The word "integrity" stems from the Latin adjective integer (whole, complete). In this context, integrity is the inner sense of "wholeness" deriving from qualities such as honesty. Integrity demands uniformity of character. As such, people "have integrity" to the extent that they consistently act according to the values, beliefs and principles they claim to hold.

People who practice integrity must first know who they are. Without self-insight and self-evaluation of feelings, people can't even be true to themselves. For example, people with integrity must explore their reasons for beliefs about important issues such as jobs and the economy. They cannot be content to let one-sided arguments or personal gain sway their understandings of important matters. They must consistently reach for information that gets them closer to the truth of any belief.

After people discover the intrinsic value of truth and integrity, they have ample opportunities to exhibit their sense of character. Some of these occurrences may be very important, but some may be minor. Here is an example of a simple brush with internal values. When a person realizes that the cashier at the lunch counter gives him too much change, he encounters a test of integrity. A simple mistake puts him in the cross hairs of honesty and integrity. The stronger the values he holds, the more likely he will give back the extra change.

So, integrity may be regarded as the opposite of hypocrisy in that it regards internal consistency as a virtue.  Hypocrites pretend to have beliefs, opinions, virtues, feelings that they do not actually have. People with integrity do not pretend; instead, they live and practice their beliefs.

Isn't withholding vital portions of the truth the same as lying? In other words, to withhold information that should be shared is to be dishonest. Many people today seem to play games with the truth. They use context and opinion to reveal slanted facts and warped actualities. A person with true integrity feels an obligation to tell the whole truth, not partial bits of information that color a matter. A person with integrity also feels the need to act with honest convictions.

A Particular Case

I have heard people who frequent a pain clinic that they suspect of criminal behavior justify their own actions by rationalizing that the clinic does legitimately help them.
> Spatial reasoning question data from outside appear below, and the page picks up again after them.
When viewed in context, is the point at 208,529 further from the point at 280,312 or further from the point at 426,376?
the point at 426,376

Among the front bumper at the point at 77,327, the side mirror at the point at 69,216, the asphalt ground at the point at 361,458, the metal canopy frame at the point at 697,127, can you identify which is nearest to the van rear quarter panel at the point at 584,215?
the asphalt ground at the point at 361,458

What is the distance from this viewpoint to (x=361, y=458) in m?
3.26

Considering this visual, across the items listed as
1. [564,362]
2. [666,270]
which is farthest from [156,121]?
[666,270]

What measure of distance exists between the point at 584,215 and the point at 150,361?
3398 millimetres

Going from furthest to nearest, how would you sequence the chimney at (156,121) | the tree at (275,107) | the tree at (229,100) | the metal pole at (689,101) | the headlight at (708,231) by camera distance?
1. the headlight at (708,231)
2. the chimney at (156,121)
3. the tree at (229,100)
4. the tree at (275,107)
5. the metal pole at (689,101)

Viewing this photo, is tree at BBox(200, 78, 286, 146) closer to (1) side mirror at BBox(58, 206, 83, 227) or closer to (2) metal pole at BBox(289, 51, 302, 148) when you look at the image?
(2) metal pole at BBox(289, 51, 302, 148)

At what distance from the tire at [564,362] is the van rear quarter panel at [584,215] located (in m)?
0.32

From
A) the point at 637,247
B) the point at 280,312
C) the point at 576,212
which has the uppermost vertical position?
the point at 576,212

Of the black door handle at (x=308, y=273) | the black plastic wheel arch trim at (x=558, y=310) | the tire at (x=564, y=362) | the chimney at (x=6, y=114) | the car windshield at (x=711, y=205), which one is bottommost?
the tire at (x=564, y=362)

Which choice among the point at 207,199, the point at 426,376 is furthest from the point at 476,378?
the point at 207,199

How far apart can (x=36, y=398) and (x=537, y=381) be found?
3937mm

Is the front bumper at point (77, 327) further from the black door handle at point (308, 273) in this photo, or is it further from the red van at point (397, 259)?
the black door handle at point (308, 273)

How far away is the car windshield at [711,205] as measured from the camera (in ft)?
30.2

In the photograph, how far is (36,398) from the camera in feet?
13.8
I'm sure the pill mills do help some legitimate patients who seek relief from pain, BUT if people pay their money to a criminal enterprise, aren't they contributing to the crimes perpetrated by the shady business? Shouldn't they stop going there themselves as soon as they suspect foul practices?

How could someone who values truth and who practices integrity continue to frequent a pill mill that contributes to the ills of the general public? In essence, their money is used to facilitate the weapons of destruction that take the lives of others. No one with integrity would want to do anything to advance such behavior. I would hope a sense of duty would override their allegiance to a pill mill.
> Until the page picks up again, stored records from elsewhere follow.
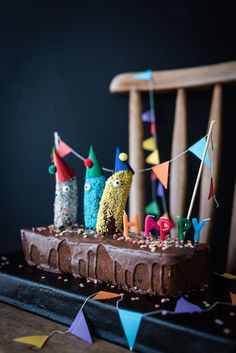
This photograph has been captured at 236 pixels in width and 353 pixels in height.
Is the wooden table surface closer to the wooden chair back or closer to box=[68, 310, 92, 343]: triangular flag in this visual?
box=[68, 310, 92, 343]: triangular flag

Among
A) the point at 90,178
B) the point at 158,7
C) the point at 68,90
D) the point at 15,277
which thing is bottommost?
the point at 15,277

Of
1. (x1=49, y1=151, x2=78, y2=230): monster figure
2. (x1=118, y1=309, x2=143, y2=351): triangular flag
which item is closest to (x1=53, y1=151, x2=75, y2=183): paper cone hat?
(x1=49, y1=151, x2=78, y2=230): monster figure

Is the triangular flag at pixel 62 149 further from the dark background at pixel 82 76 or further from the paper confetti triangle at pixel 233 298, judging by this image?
the paper confetti triangle at pixel 233 298

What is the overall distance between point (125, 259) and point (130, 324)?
0.19 m

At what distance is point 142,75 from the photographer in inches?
58.0

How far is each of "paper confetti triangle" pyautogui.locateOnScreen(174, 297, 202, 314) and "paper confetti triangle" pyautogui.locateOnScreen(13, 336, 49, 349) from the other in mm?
276

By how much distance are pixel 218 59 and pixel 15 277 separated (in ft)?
3.17

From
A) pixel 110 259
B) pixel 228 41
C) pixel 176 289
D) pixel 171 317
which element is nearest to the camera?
pixel 171 317

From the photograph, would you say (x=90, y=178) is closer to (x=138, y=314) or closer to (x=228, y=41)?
(x=138, y=314)

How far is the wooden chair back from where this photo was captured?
131cm

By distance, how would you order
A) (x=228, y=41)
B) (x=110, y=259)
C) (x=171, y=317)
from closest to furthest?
1. (x=171, y=317)
2. (x=110, y=259)
3. (x=228, y=41)

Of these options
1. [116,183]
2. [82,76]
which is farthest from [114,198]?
[82,76]

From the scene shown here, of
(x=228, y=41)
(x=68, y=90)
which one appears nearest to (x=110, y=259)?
(x=228, y=41)

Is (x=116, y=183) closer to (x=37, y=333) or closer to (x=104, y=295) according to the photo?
(x=104, y=295)
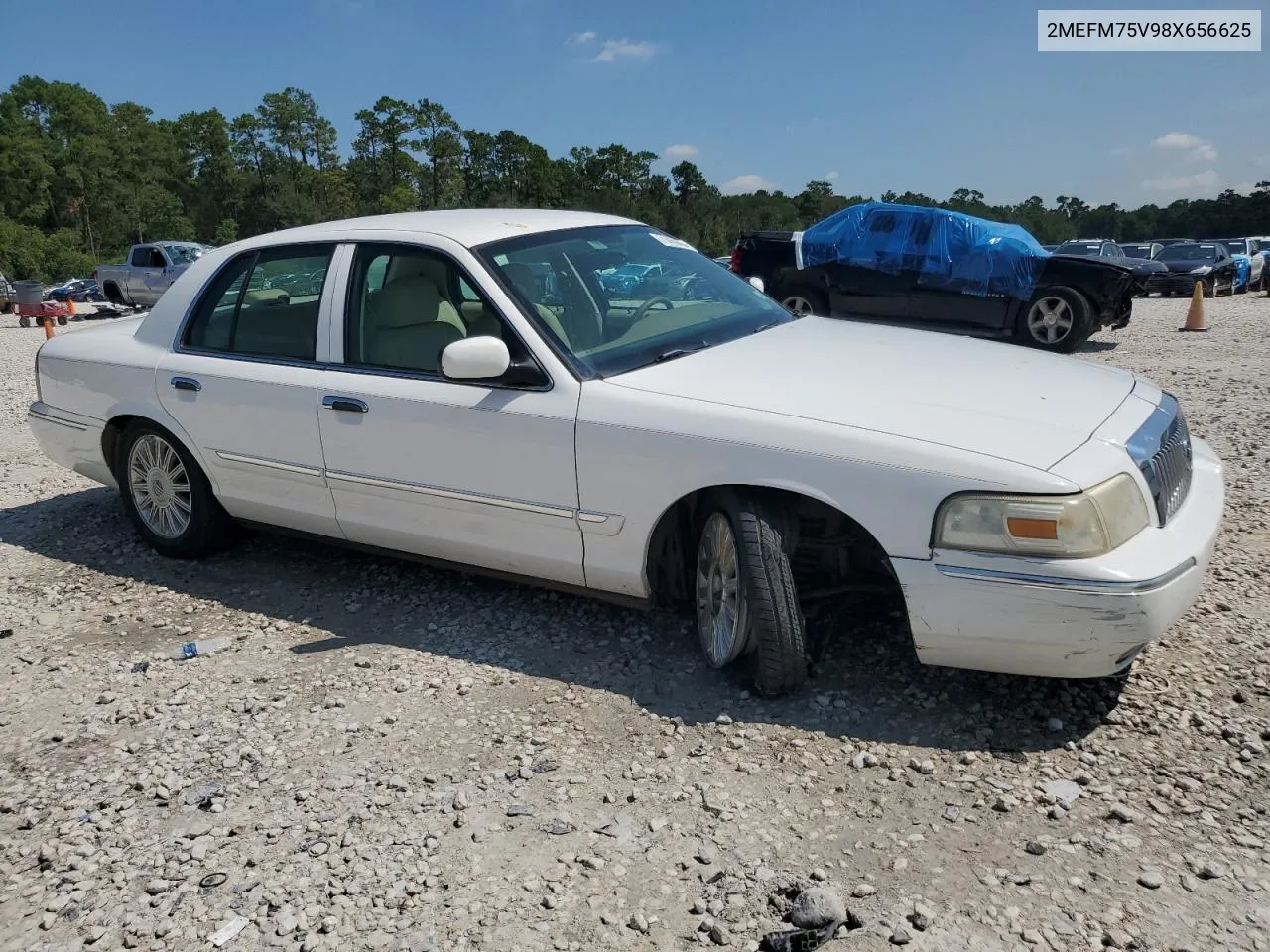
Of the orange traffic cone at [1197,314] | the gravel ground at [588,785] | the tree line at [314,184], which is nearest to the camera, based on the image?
the gravel ground at [588,785]

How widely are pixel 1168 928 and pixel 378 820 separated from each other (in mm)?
2014

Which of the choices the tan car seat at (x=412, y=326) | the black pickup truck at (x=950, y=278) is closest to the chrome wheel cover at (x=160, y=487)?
the tan car seat at (x=412, y=326)

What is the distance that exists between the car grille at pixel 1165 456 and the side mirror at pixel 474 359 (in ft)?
6.70

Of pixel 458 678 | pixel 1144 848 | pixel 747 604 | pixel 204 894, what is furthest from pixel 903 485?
pixel 204 894

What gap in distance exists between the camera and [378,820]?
2.85m

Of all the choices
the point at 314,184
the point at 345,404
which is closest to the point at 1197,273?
the point at 345,404

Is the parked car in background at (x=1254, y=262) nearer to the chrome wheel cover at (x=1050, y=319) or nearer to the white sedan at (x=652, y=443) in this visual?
the chrome wheel cover at (x=1050, y=319)

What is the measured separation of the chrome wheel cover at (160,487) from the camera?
4875 millimetres

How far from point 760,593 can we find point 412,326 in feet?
6.06

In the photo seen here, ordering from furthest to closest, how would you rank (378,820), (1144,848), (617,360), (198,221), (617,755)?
1. (198,221)
2. (617,360)
3. (617,755)
4. (378,820)
5. (1144,848)

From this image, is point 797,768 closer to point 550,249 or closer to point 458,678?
point 458,678

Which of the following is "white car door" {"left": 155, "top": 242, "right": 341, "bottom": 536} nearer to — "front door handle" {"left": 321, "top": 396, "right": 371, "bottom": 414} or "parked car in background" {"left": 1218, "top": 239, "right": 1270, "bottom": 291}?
"front door handle" {"left": 321, "top": 396, "right": 371, "bottom": 414}

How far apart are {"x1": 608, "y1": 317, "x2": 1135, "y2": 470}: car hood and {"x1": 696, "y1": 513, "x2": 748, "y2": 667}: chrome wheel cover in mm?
465

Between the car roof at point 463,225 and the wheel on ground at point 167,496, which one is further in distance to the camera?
the wheel on ground at point 167,496
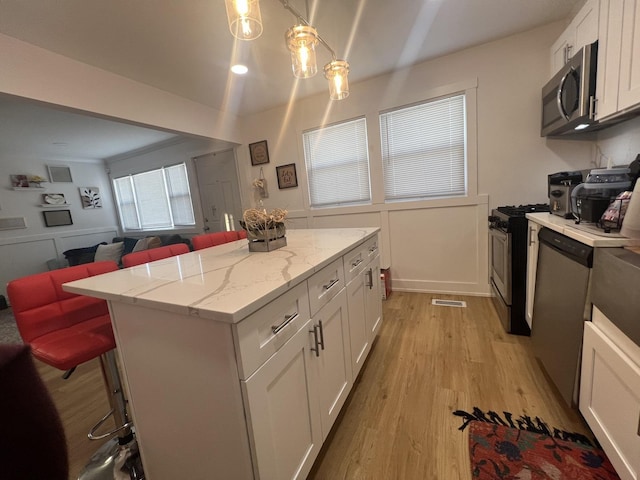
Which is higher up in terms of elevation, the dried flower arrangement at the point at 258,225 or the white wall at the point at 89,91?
the white wall at the point at 89,91

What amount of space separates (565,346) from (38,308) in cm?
240

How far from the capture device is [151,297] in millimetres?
827

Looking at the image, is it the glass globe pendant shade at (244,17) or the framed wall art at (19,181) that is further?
the framed wall art at (19,181)

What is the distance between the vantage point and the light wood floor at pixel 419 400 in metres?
1.20

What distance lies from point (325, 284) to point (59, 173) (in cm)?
613

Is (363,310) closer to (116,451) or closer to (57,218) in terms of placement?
(116,451)

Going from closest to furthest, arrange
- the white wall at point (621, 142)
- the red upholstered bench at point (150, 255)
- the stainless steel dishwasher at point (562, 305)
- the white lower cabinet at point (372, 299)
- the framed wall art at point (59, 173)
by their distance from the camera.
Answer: the stainless steel dishwasher at point (562, 305) < the red upholstered bench at point (150, 255) < the white wall at point (621, 142) < the white lower cabinet at point (372, 299) < the framed wall art at point (59, 173)

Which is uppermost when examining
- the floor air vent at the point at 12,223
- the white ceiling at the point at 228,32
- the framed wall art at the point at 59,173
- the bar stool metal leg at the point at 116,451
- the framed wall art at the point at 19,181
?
the white ceiling at the point at 228,32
Oskar Schindler, whose life was dramatized in the film Schindler's List, comes to mind. Schindler was a man who was instinctively driven by profit-driven amorality, but who at some point made a silent but conscious decision that preserving the lives of his Jewish employees during World War II was imperative, even if it required massive payments to induce Nazis to turn a blind eye and even if his actions put his own life at risk. He is credited with saving almost 1,200 Jews during the Holocaust. 
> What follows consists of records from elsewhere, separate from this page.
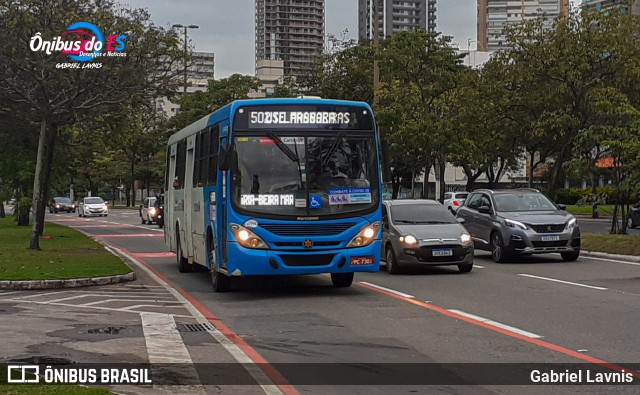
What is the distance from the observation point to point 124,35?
81.3 ft

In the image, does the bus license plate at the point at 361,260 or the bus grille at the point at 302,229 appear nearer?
the bus grille at the point at 302,229

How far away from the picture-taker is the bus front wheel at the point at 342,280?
1623 centimetres

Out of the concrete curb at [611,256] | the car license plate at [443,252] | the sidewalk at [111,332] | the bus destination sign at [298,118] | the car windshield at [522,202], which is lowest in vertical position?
the sidewalk at [111,332]

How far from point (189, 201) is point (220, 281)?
3371 mm

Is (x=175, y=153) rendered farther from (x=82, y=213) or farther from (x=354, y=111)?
(x=82, y=213)

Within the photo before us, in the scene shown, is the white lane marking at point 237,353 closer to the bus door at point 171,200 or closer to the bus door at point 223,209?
the bus door at point 223,209

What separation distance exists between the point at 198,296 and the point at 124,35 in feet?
37.4

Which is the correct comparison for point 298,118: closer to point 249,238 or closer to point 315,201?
point 315,201

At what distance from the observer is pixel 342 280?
16375 millimetres

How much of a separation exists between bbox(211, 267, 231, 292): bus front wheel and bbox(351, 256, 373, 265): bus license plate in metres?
2.40

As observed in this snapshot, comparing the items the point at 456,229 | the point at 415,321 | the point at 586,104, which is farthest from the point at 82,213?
the point at 415,321

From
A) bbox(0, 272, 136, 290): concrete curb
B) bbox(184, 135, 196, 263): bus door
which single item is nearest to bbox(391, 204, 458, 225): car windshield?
bbox(184, 135, 196, 263): bus door

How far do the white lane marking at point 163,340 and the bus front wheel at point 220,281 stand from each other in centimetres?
266

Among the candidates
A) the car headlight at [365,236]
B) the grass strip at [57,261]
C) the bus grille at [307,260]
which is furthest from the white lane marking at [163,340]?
the grass strip at [57,261]
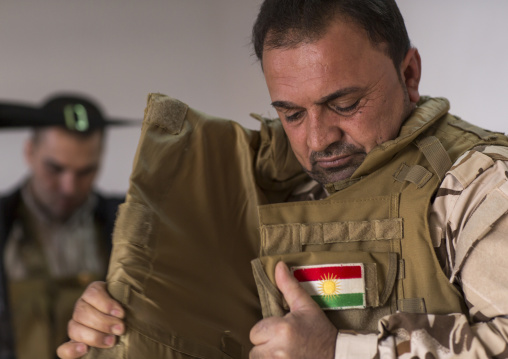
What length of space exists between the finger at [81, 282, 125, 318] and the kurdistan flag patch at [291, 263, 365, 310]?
0.99 feet

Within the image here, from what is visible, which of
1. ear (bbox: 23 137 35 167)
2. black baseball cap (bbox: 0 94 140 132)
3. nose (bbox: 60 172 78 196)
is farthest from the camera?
ear (bbox: 23 137 35 167)

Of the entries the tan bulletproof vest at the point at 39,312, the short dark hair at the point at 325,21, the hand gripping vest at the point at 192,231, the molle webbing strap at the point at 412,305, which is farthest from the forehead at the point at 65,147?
the molle webbing strap at the point at 412,305

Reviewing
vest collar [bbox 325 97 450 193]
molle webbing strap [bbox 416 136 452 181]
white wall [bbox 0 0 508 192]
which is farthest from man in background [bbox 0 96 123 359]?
molle webbing strap [bbox 416 136 452 181]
The writer Herbert Steinhouse, who interviewed Schindler in 1948 at the behest of some of the surviving Schindlerjuden (Schindler's Jews), wrote:

"Oskar Schindler's exceptional deeds stemmed from just that elementary sense of decency and humanity that our sophisticated age seldom sincerely believes in. A repentant opportunist saw the light and rebelled against the sadism and vile criminality all around him. The inference may be disappointingly simple, especially for all amateur psychoanalysts who would prefer the deeper and more mysterious motive that may, it is true, still lie unprobed and unappreciated. But an hour with Oskar Schindler encourages belief in the simple answer."